The first time the sound came, Han wasn't certain that he'd heard it. A gentle ticking, like a pebble being thrown against a window. The second time, he was listening for it. The third time, he drew his blaster and stood up. It wasn't coming from the same hallway as Hunter Maas's room, but from the next one down. Han peeked around the corner in time to see something at the far intersection. A shape that ducked out of sight before he could tell what he was looking at. Someone else was in the corridors, and they didn't want to be seen any more than he did.

He opened a connection.

“Scarlet?”

“Han?”

“Everything all right with you?”

“What's the matter?” she asked.

“Nothing, maybe. But you're all right?”

“Making progress,” she said. “I think I see how to do the thing, but if there's trouble out there—”

“I don't know that yet,” Han said. “I'm going to look around a little. If you hear, you know, blasters and screaming . . .”

“I'll keep my ears up.”

Han cut the connection. He stepped back to corridor 24. No one. Slowly, rolling his feet heel-to-toe to keep from making any more noise than the minimum, he made his way toward the intersection where the other person had been. His blaster felt light in his hand; his blood sang in his veins. Through one of the doors, he heard deep, chuckling laughter.

At the intersection, he glanced around the corner, pulling his head back quickly in case someone shot at him. Another long corridor, but at its end, a small, huddled shape. Someone—humanoid, maybe even human—hunched down, half hidden by a lush stand of ornamental plants half a meter wide and two meters tall. Han looked again. Whoever it was, they hadn't turned to look at him. The shoulders shifted as if they were doing something.

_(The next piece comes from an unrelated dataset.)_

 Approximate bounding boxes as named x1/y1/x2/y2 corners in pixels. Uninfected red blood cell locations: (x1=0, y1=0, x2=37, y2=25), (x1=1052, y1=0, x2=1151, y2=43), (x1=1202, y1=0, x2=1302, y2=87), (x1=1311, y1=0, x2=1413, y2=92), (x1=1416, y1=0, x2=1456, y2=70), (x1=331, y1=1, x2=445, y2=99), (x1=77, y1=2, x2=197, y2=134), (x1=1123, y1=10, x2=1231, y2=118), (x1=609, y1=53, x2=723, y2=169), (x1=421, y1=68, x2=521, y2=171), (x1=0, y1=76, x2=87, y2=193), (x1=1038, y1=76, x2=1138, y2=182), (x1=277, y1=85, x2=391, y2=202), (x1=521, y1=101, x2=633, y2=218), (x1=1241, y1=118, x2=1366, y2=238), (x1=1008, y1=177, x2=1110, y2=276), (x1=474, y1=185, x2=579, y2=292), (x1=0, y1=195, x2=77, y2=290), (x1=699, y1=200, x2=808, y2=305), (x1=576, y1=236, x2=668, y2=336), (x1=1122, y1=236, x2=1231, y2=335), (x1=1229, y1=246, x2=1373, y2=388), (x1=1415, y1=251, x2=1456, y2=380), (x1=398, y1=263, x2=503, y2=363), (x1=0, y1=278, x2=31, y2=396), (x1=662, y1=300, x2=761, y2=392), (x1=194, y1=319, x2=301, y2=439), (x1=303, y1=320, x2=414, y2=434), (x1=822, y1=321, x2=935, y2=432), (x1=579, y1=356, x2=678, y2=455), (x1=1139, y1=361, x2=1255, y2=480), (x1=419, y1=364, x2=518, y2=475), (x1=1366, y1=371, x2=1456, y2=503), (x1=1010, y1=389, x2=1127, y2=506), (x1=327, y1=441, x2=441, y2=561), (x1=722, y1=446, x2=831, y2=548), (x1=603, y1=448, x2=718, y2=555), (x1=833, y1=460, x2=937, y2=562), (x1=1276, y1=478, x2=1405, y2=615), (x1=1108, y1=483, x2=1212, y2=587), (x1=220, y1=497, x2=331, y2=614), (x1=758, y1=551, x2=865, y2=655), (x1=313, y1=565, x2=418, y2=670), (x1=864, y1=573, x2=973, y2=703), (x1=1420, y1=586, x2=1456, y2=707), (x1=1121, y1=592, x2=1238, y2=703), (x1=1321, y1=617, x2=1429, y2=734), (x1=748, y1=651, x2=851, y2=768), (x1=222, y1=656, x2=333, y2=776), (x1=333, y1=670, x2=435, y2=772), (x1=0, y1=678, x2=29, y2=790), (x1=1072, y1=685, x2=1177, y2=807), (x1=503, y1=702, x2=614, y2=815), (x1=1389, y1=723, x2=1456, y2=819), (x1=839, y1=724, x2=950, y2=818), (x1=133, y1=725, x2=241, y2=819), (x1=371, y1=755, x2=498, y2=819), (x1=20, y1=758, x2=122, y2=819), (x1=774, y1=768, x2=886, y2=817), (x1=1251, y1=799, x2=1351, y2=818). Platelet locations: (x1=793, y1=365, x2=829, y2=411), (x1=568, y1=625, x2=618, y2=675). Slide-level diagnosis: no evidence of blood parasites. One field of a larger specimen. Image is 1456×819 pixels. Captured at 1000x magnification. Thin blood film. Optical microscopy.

Han debated for a moment. There were a million things going on in the conclave hive right now that had nothing at all to do with him. Chances were this was one. He could pull back, make his way to his couch, and take up his vigil again. Or he could just make certain that whatever the figure at the end of the hall was building wasn't a bomb. That might be good, too.

He slipped around the corner. The dark, hunched figure didn't react. Han moved forward step by step, his blaster before him. He reached the edge of the stand of plants and leveled his blaster at the hooded figure's head.

“Excuse me, friend,” Han said. “Couldn't help wondering what you were doing there.”

The dark-cloaked figure's head came up. It raised its hands and turned around slowly. It was a Bothan. Han frowned. It was a very familiar Bothan. Han's gut went heavy with dread. He turned to look into the ornamental foliage at his side.

A blaster poked out from between the fronds, pointing at his left eye.

“No need to blame poor Sunnim, now,” Baasen Ray said. “Lad's just a pilot that fell in with the wrong crowd. You know what that's like. Now, let's try this again.”

“You know,” Han said, “this is a really bad time.”

“Always is, lad, isn't it?”

Nineteen

Han walked as slowly as he could, his mind racing. The hallway was quiet and dim. If there were any security droids or monitors, Han couldn't see them, and no alarms sounded. Either his abduction was going unnoticed, or it was beneath the level of violence that caused concern on Kiamurr. Baasen knew better than to actually put the barrel of the blaster against Han's back. Sunnim walked in front, close enough to block him if Han tried to run but not close enough to grab and use as a shield. He considered screaming for Scarlet Hark, but that would spook Hunter Maas.

All in all, it was not turning out to be a good night.

“You'll be needing to call our friend Chewbacca,” Baasen said. “Let him know about the change of plan. And he'll be wanting to get the
Falcon
ready to take off. And you can tell him there's no hard feelings about Cioran. I'd have done the same as him.”